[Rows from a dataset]
--------
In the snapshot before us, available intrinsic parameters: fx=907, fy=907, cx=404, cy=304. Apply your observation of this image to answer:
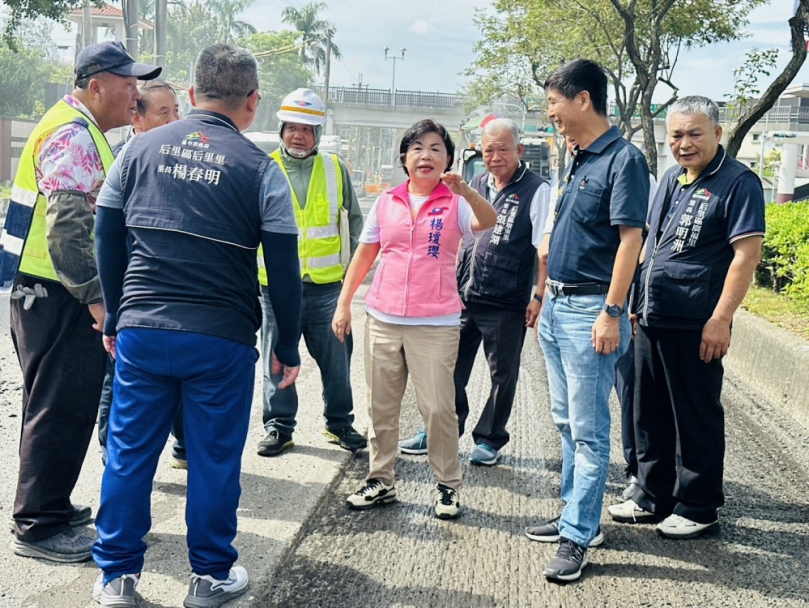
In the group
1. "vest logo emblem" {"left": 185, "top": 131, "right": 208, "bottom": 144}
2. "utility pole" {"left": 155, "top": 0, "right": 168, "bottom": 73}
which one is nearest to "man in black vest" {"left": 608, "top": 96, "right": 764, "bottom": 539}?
"vest logo emblem" {"left": 185, "top": 131, "right": 208, "bottom": 144}

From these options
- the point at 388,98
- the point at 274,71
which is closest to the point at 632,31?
the point at 388,98

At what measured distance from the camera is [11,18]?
68.5 feet

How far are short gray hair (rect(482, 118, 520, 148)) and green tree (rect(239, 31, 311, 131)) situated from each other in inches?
2966

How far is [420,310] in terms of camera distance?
4.51m

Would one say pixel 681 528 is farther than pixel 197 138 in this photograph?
Yes

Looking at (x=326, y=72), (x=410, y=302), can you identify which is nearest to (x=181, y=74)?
(x=326, y=72)

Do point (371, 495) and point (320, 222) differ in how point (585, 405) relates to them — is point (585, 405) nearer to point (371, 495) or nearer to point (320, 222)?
point (371, 495)

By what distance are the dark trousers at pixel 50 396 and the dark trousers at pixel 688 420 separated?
8.90ft

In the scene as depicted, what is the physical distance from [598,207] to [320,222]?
2.00 metres

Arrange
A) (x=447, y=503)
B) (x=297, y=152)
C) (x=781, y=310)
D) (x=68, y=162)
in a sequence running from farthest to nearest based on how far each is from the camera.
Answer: (x=781, y=310) < (x=297, y=152) < (x=447, y=503) < (x=68, y=162)

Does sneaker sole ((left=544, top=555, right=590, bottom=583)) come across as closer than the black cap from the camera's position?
Yes

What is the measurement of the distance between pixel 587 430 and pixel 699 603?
834 mm

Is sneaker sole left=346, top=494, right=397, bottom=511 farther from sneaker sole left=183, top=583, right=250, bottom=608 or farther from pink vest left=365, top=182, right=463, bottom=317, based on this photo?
sneaker sole left=183, top=583, right=250, bottom=608

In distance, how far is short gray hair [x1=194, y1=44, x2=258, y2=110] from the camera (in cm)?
342
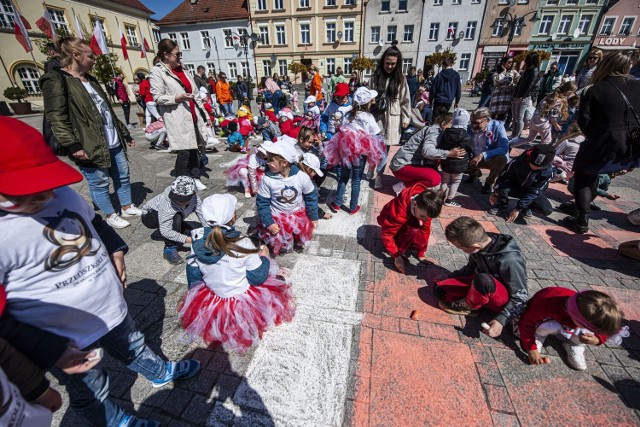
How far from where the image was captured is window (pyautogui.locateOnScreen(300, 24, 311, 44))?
107 feet

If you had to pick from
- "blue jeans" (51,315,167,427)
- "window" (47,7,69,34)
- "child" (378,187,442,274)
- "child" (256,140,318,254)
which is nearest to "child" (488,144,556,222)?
"child" (378,187,442,274)

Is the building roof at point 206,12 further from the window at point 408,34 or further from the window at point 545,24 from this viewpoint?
the window at point 545,24

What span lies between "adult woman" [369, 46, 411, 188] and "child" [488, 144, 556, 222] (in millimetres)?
1896

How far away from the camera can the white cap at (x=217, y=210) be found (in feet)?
6.60

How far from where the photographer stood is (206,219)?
202 centimetres

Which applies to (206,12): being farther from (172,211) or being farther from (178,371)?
(178,371)

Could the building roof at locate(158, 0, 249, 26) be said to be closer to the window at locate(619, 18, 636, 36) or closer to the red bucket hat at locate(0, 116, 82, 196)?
the red bucket hat at locate(0, 116, 82, 196)

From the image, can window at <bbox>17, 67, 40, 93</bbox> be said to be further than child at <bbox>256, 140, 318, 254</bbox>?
Yes

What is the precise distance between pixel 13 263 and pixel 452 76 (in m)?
8.89

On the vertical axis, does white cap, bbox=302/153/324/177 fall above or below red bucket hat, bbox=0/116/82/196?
below

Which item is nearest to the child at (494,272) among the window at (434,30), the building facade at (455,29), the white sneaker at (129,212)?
the white sneaker at (129,212)

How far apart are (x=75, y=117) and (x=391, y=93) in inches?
174

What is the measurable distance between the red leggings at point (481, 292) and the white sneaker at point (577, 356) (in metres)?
0.52

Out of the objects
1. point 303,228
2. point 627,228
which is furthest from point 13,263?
point 627,228
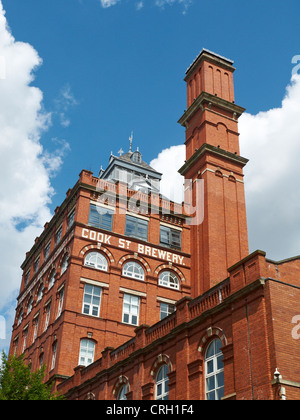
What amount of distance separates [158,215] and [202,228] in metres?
4.84

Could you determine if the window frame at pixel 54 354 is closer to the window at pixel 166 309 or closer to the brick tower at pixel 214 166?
the window at pixel 166 309

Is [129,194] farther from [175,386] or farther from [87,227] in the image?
[175,386]

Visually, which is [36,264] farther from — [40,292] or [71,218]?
[71,218]

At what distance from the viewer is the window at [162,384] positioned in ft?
86.4

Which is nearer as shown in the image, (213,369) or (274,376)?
(274,376)

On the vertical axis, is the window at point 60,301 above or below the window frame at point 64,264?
below

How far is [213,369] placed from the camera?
23.6m

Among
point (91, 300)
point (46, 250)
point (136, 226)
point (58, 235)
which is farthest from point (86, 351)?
point (46, 250)

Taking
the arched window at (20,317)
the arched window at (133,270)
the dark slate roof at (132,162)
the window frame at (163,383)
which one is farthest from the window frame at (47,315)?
the dark slate roof at (132,162)

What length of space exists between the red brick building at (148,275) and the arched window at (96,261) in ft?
0.27

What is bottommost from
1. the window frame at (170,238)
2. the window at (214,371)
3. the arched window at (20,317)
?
the window at (214,371)

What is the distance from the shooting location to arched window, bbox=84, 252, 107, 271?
42.9 meters

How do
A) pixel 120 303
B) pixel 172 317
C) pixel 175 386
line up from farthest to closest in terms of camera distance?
--------
> EXERCISE TASK:
Only the lines from the one containing "How far is [213,369] placed from the camera?" through the end of the material should be reproduced, exactly, with both ends included.

> RESPONSE TO THE TASK:
How far is [213,369] placed from the camera?
23.6m

Among
point (91, 300)
point (46, 250)
point (136, 226)
point (58, 235)
which is farthest from point (86, 351)?
point (46, 250)

Taking
the arched window at (20,317)
the arched window at (133,270)
the dark slate roof at (132,162)
the window frame at (163,383)
which one is farthest from the window frame at (47,315)?
the dark slate roof at (132,162)

What length of space exists between the red brick building at (148,275) and the arched window at (96,261) in ft?
0.27

What is bottommost from
1. the window frame at (170,238)
2. the window at (214,371)
3. the arched window at (20,317)
?
the window at (214,371)

What is the distance from the shooting location to arched window, bbox=84, 252, 107, 271?
42.9 meters

How do
A) pixel 120 303
B) pixel 172 317
C) pixel 175 386
line up from farthest to closest in terms of camera distance?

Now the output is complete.